AK PARTİ, MHP VE MGK’YA ŞİDDET MESAJI
Kurban Bayramından bu yana niçin operasyon düzenlendiğini soran Demirtaş, "Geçen Kurban Bayramı’ndan bu yana neden bu kadar askeri operasyon yaptınız? Ölümleri durdurmak varken, neden bu süreci kopardınız? Eğer bunları açıklayamıyorsanız, ortada sizin işlediğiniz bir suç vardır diyebilir miyiz? Hükümet bütün bunlara cevap vermek zorundadır. Bütün bunlar yaşandıktan sonra, hiçbirşey yokmuş gibi bütün bu süreçleri BDP yönetmiş gibi sürecin bütün sorumluluğunu bize yüklemek tam bir ustalıktır. Çıraklık kalfalık dönemi bitmiştir. Bu tam bir ustalıktır" dedi.
Konuşmasında AK Parti, MHP ve Milli Güvenlik Kuruluna (MGK) mesaj gönderen Demirtaş, "AKP ve MHP, MGK’ya faşizmle aranıza mesafe koyun şiddetle aranıza en az bizim koyduğumuz kadar mesafe koyun. Bütün bunları Türkiye kamuoyu şehit yakınları iyi anlamalıdır. Kim savaş yanlısı kim bu ölümlerde sorumludur bütün kamuoyu iyi anlamalıdır. İyi anlamalıdır ki çözüm yakın olsun" dedi.

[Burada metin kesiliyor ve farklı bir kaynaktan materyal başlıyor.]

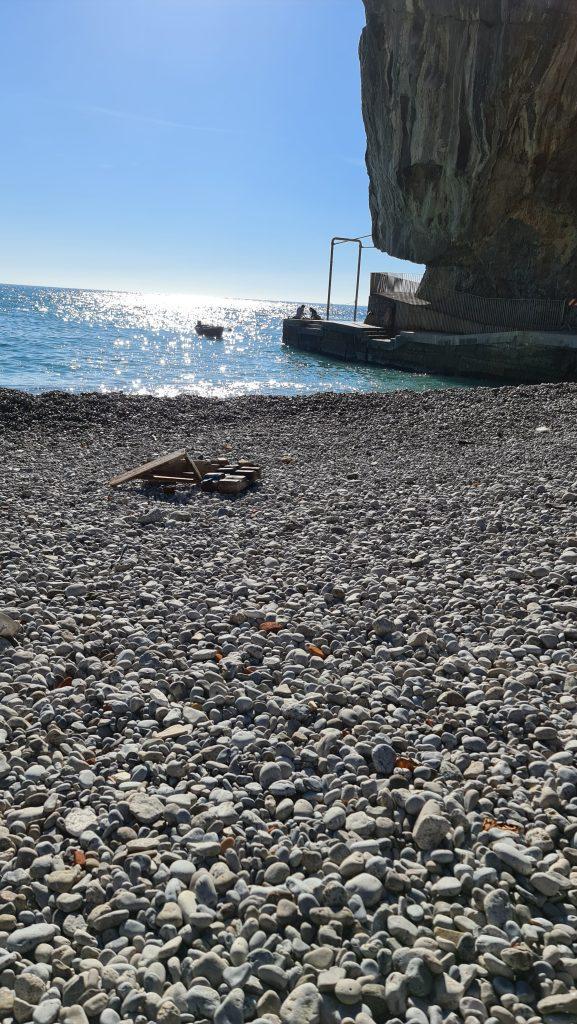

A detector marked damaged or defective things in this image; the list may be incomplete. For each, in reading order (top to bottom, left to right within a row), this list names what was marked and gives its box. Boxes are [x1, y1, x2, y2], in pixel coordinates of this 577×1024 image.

broken wooden furniture [108, 448, 260, 496]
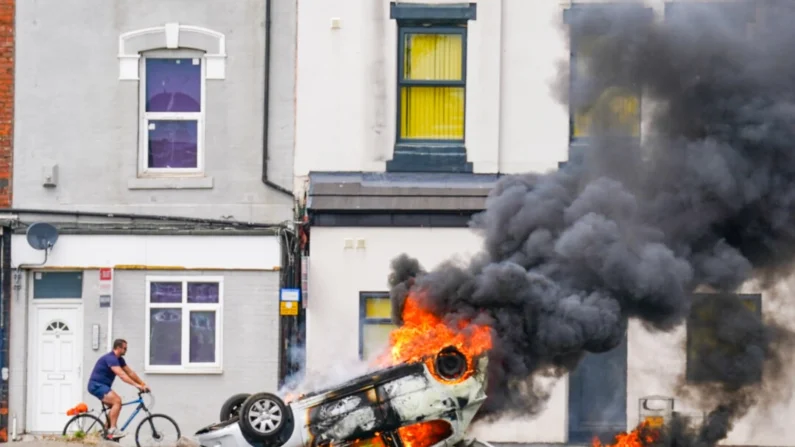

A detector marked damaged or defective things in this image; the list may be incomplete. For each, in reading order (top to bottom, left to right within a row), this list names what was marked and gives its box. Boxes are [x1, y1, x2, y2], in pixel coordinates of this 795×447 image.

charred car body [196, 346, 488, 447]
overturned car [196, 346, 488, 447]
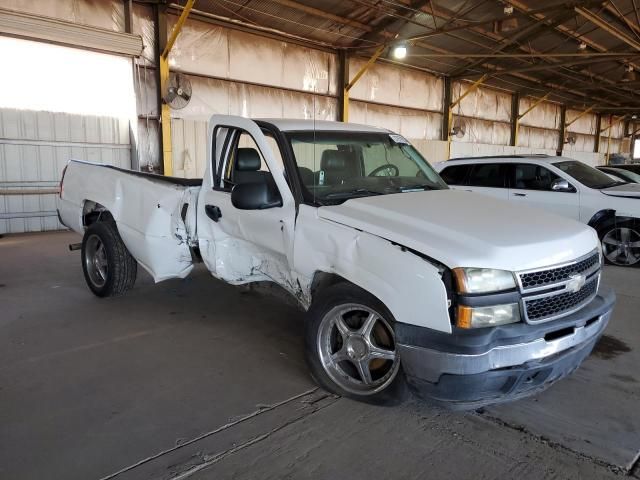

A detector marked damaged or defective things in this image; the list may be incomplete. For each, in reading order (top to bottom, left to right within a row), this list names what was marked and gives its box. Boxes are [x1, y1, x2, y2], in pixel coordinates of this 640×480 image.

damaged pickup truck [58, 114, 616, 406]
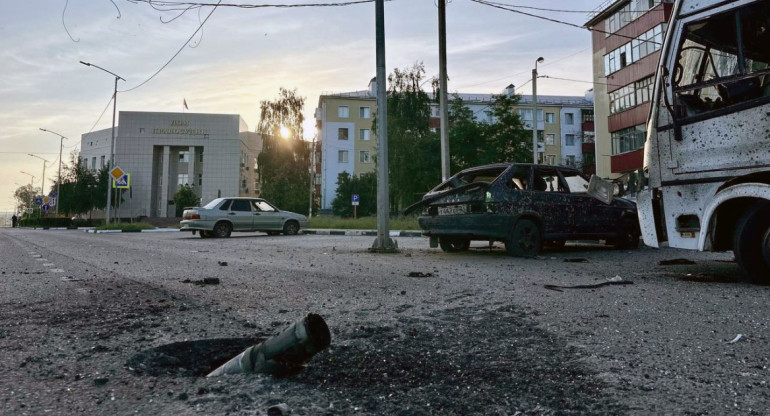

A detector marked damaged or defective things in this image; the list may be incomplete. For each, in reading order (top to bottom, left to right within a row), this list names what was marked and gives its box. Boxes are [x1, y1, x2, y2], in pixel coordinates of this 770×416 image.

shattered truck window [672, 2, 768, 117]
damaged truck cab [636, 0, 768, 282]
dark damaged car [404, 163, 640, 256]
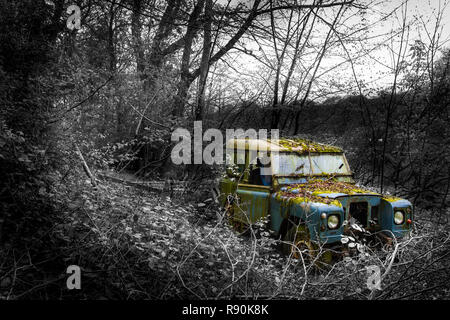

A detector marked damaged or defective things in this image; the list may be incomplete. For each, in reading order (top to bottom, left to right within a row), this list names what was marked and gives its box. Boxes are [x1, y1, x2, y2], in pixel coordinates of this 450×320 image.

rusty vehicle body [220, 138, 414, 260]
abandoned land rover [220, 137, 414, 262]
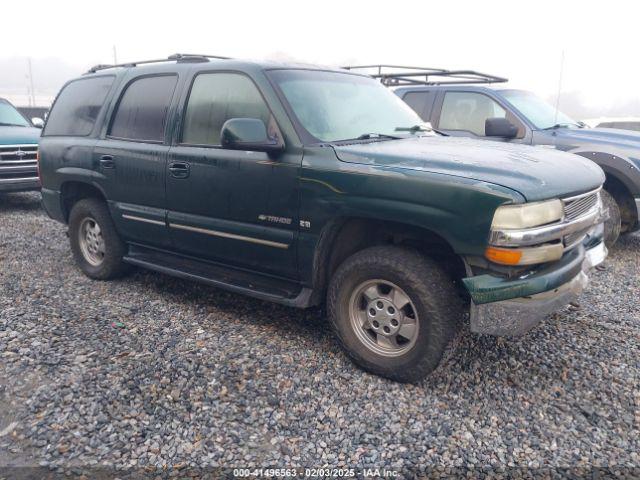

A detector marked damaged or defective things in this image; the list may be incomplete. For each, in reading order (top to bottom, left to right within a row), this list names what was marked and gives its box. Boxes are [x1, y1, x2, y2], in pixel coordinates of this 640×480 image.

damaged front bumper [462, 232, 608, 334]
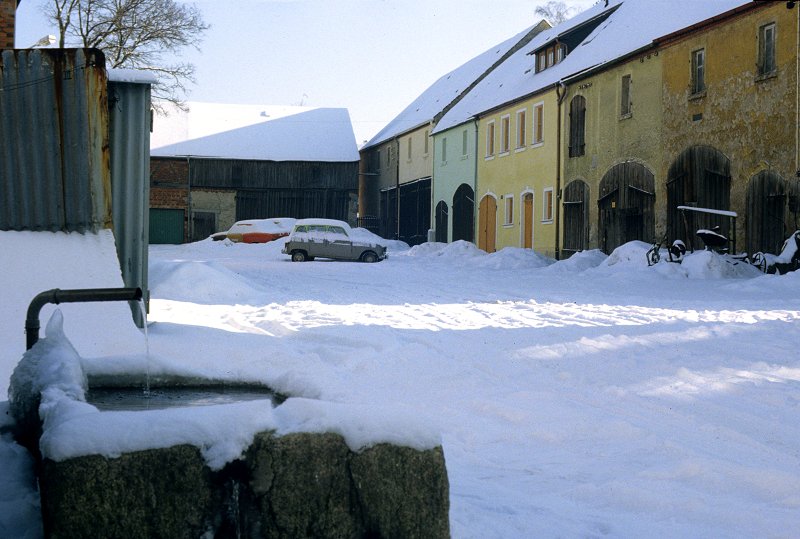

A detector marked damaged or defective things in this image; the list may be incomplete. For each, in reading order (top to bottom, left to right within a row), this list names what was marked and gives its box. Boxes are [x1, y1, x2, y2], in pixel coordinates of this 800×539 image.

rusty metal wall [0, 50, 111, 234]
rusty metal wall [108, 77, 152, 322]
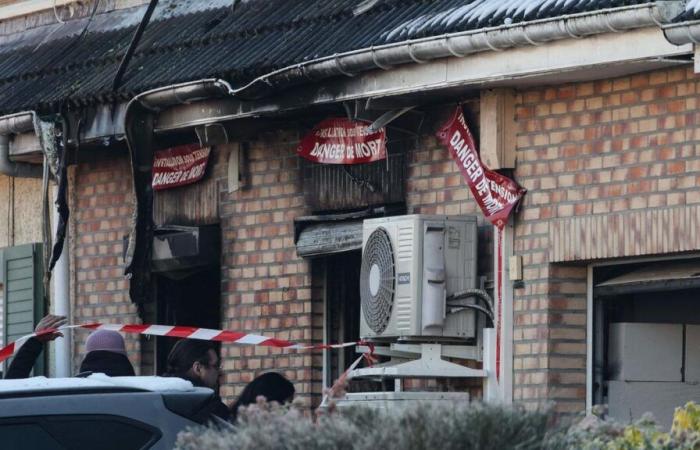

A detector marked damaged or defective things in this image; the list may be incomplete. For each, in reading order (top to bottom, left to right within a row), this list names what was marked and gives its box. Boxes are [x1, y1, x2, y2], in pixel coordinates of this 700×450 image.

torn banner [438, 107, 524, 230]
damaged overhang [596, 258, 700, 298]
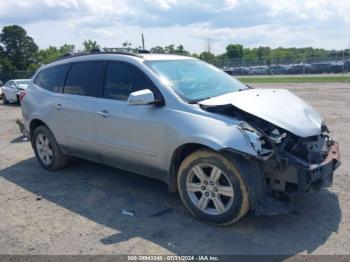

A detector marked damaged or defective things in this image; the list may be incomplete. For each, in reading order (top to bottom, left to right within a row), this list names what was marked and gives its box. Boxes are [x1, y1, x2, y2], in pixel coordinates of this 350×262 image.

crumpled hood [200, 88, 322, 137]
front-end collision damage [201, 102, 340, 215]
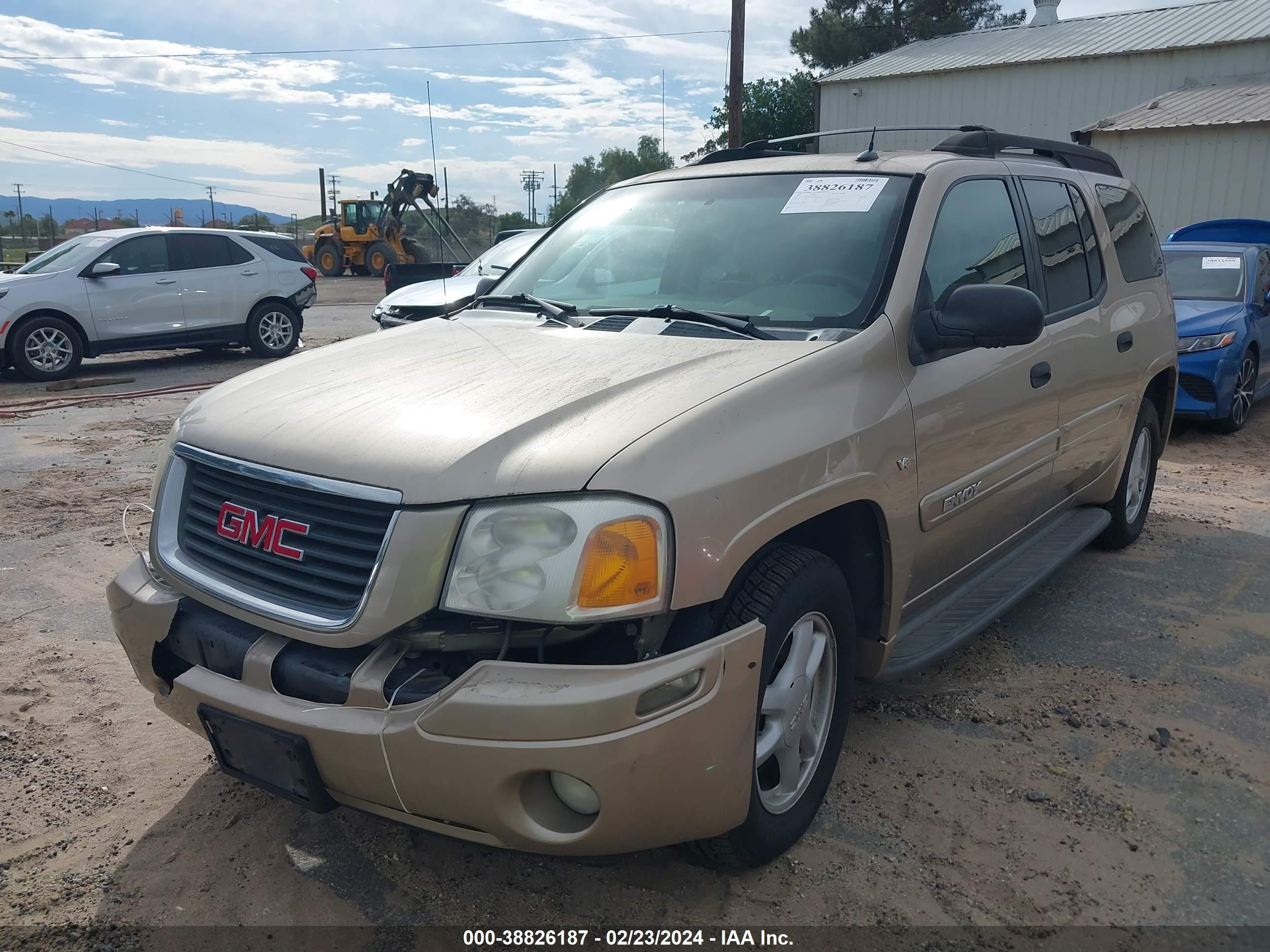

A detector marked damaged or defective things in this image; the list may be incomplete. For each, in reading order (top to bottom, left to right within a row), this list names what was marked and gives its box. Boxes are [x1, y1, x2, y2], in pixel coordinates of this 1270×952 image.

"KARŞILIKLI ELLER TETİKTEN ÇEKİLSİN"
Grup Başkan Demirtaş, "Biz asla şiddet eylemlerine iyi olur demedik. Şu saatten sonra şiddet duracak diyorsak bunun tek yolu karşılıklı ateşkestir. Sayın Başbakan Kandil’e gaz alma amaçlı operasyonları bırakarak, eğer örgüt eylem yapmayacaksa biz de asla yapmayacağız demelidir. Ölümleri durdurmanın en pratik yolu budur karşılıklı eller tetikten çekilecek. O zaman BDP’nin neler yapacağını hükümet görecek. O zaman barış isteyenler bizim gücümüzü görecekler" dedi. Konuşmasında CHP’nin akil adımlar önerisine de gönderme yapan Demirtaş, "Eğer bu konuda CHP önerisini yaptığı akil adamlar konusunun arkasında duracaksa hemen yarın akil adamlar çalışma grubu oluşturalım. İmralı dahil her yere girsin herkesi dinlesin. Hepimizi de dinlesin. Öyle Kandil’e her gece savaş uçaklarıyla gitmek, gece gündüz dağ taş operasyon yapmak yerine en pratik ve en makul yollardır. Bu durum bu kadar vahimken Başbakan’ın çözüm önerilerini açıklama yerine hala bizi tehdit etmesi, Başbakan’ın askeri siyasi operasyon yapması bu işi tümüyle başka bir yere götürür. Bu işin gideceği nokta daha iyi bir nokta olmayacaktır. Bunu görüyoruz. Bunun uyarısını yapıyoruz. Bunu durdurmak için çaba sarf ediyoruz" dedi.
KÖŞEYAZARLARINA ’BU HIZLA GİTMEYİN’ MESAJI
Demirtaş konuşmasında eleştirilerde de bulundu. Demirtaş, "Devlet bizi tutuklayabilir, asabilir, idam edebilir, infaz edebilir bütün bunları yapmaya gücü de vardır. Bunların hepsini başarabilir ama bütün bunları yaparak meşruiyeti haklılığı yoktur. Mesele budur. Tehditlerle karşılıklı restleşmelerle bu iş çözülseydi, bugüne kadar 50 bin defa çözülürdü. Biz bunlara cevap vermeyeceğiz. Devlet bunu isterse, yapabilir. Devlet bunu yapacak diye de boyun eğecek halimiz yok." dedi.
Demirtaş, konuşmasında bazı köşeyazarlarını ordu yanlısı olmakla suçladı. Demirtaş, "Türkiye’de siyaset yapan aydın yazar olan medayada görev yapan herkesi barışın tarafından yer almaya çağırıyoruz. Özelikle de bir kısım ordudan ve mermiden hızlı giden arkadaşlara çağrımız, bu hızla gitmeyin iyi bir noktaya gitmiyorsunuz. Sizlerle hep birlikte hepimizi Türkiye’yi barışa davet edelim" dedi.